Bugün küresel ekonominin %40‘dan fazlası 43 bin şirketin
kontrolünde ve bu şirketler de 147 bankacılık ve finans şirketinin tekelinde.
Böyle bir dünyada milletlere
yer yok. Artık sahnede ulus üstü şirketler, finans kuruluşları, siber askerler,
istihbarat yapıları ve ülkelerde konuşlandırılan terör örgütleri başrol
oynuyor.
Düşünün, Irak petrolleri 1958 ihtilaline kadar % 23,75 eşit hisseyle
ABD, İngiltere, Fransa ve Hollanda arasında paylaşıldı. %5 hisse de anlaşmaya
aracılık eden petrol baronu Caloste Gülbekyan'a ayrıldı. Irak'a mı? %0 hisse!

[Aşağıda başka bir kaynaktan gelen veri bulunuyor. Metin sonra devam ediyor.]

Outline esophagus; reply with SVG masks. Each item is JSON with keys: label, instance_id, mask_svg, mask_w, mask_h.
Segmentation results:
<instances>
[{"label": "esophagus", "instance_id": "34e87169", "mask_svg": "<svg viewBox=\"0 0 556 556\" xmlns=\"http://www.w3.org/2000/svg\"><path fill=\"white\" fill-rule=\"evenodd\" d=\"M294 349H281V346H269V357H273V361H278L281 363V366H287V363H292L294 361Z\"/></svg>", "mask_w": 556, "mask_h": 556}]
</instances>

Ve sonra USA Dışişleri Bakanı Kissinger'in “Umarım birbirlerini yok ederler” dediği
İran-Irak Savaşı! Peki, kim kazandı? Tabii ki her iki ülkeye de aynı anda
finansörlük yapan küresel baronlar.
İslam ülkelerini
çözüp, dağıtmak ve kendi dünyalarında hapsetmek isteyen bu güçlerin temel amacı
İslam dünyasında gerçekleşmesi muhtemel bir siyasi, ekonomik ve askeri
birlikteliğin tesis edilmemesidir.
Bu sebeple sürekli halklarda bir bilinç kaymasına ve
bulanıklığına yol açtılar. Aydınlardan da yandaş toplayarak insanların
kafalarının karışmasını sağlıyorlar. Mezhep ayrılığı da cabası!
Bakınız son iki yüz
yıldır finans, teknoloji, istihbarat, askeri, siyaset ve medya gibi birçok
alanda örgütlenen ve güçlenen bir Amerikan emperyalizminin varlığı ile karşı
karşıyayız.
Bugün dünyanın geri kalanının sessiz kalması bu gücün
neredeyse tüm ülkelere sirayet etmesi sebebiyledir.

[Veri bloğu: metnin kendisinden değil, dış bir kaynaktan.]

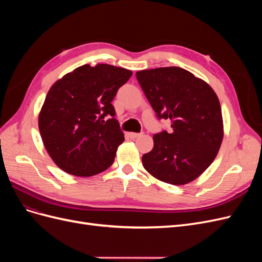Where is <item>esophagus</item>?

O yüzden diyorum ki, İsrail’in
topraklarımıza doğru ilerlediği bir şöyle bir zamanda bu topraklarda yaşıyor
olmanın verdiği bilinç ve sorumlulukla buraya ait söyleyebilecek sözlerimiz
olmalıdır.
Sözlerimiz; elbette dini, ırkı, rengi, düşüncesi, mezhebi,
inancı ne olursa olsun vicdan, ahlak ve erdem sahibi herkese olmalıdır. Çünkü
saldırı hepimize dönük…
İçeriden ve dışarıdan kuşatma altında olduğumuzu söylememize
gerek var mı? Her şey gözlerimizin önünde cereyan ediyor.
İçimizdeki şuursuz,
entelektüel melekeleri dumura uğramış sözüm ona aydın ve siyasetçiler, tatlı su
İslamcıları, gevşek, lüpçü muhafazakârlar henüz meselenin ciddiyetini
kavrayamadılar.
Elli yıldır ‘kahrolsun İsrail’ sloganı atmaktan öte bir şey
yapamayan, coca cola boykotunu büyük mücadele kapsamına alan bu tipler mezhepçi
takıntıları yüzünden birliktelik ruhundan uzak görünüyor.
Oysa bizler, özü-gürlüğümüzü, derin irfanımızı, varlığımızı
ve vicdanımızı kimseye esir etmeyeceğimizi cümle âleme yeniden ilan etmeliyiz.
Burası başkalarının değil bizim meskenimizdir.